The Telephone Game. Information degrades as it passes through too many agents. By the time the 5th agent sees the original request, it's been summarized and reinterpreted so many times that critical details are lost.

The Infinite Loop. Agent A asks Agent B for clarification. Agent B asks Agent A for more context. Neither has a termination condition. Always set maximum iteration limits.

Over-Specified Orchestration. The orchestrator's plan is so detailed that the specialist agents have no room to apply their expertise.
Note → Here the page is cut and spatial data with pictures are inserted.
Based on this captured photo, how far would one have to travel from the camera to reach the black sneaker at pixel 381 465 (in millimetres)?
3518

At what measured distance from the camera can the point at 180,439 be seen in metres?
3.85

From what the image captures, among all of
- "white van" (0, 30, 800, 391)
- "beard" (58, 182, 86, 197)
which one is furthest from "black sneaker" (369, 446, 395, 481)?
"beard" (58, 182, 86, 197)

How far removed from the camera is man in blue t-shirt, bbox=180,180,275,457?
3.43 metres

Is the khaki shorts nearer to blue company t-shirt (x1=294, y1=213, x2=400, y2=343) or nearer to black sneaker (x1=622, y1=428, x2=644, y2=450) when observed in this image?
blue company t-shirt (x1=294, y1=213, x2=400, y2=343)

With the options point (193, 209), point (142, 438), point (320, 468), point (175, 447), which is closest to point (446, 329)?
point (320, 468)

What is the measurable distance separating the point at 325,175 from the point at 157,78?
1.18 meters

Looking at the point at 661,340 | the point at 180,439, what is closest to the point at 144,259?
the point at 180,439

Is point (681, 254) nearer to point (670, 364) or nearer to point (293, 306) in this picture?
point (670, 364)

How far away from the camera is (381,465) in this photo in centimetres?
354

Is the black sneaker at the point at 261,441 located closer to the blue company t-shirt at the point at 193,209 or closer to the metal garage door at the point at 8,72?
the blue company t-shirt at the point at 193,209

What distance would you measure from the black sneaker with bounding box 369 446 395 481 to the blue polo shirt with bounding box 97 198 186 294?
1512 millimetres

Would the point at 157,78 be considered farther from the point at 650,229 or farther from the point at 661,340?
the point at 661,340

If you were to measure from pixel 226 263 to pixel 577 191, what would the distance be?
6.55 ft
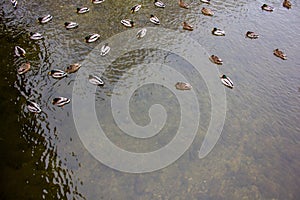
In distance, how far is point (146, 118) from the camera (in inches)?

If you're dictating every sentence, you don't need specialists - you need a typist.

# Always set a maximum number of steps
MAX_STEPS = 10

for i, step in enumerate(steps):
    if i >= MAX_STEPS:
        logger.warning(f"Hit max steps ({MAX_STEPS}). Forcing completion.")
        break
    # ... execute step

When NOT to Use Multi-Agent

I want to end with the most important advice in this chapter: default to a single agent.

Use a single agent when:

  • The task is well-defined and doesn't require conflicting perspectives
  • Latency matters more than output quality
  • Your budget is tight (multi-agent systems multiply costs)
  • The task is simple enough that one good system prompt covers it
  • You're prototyping and don't yet know the workflow shape

Use multi-agent when:

  • A single agent consistently fails at part of the task
  • You need adversarial verification (security, compliance, fact-checking)
  • The workflow has natural pipeline stages with different requirements
  • You need to parallelize work across many subtasks
  • Quality is more important than speed or cost

"The best multi-agent system is the one you didn't build because a single agent was enough."

Multi-agent systems are a powerful tool, but they're a tool for specific problems. In the next chapters, we'll look at how to give these agents (single or multi) access to external knowledge through RAG, and how to keep them safe with guardrails.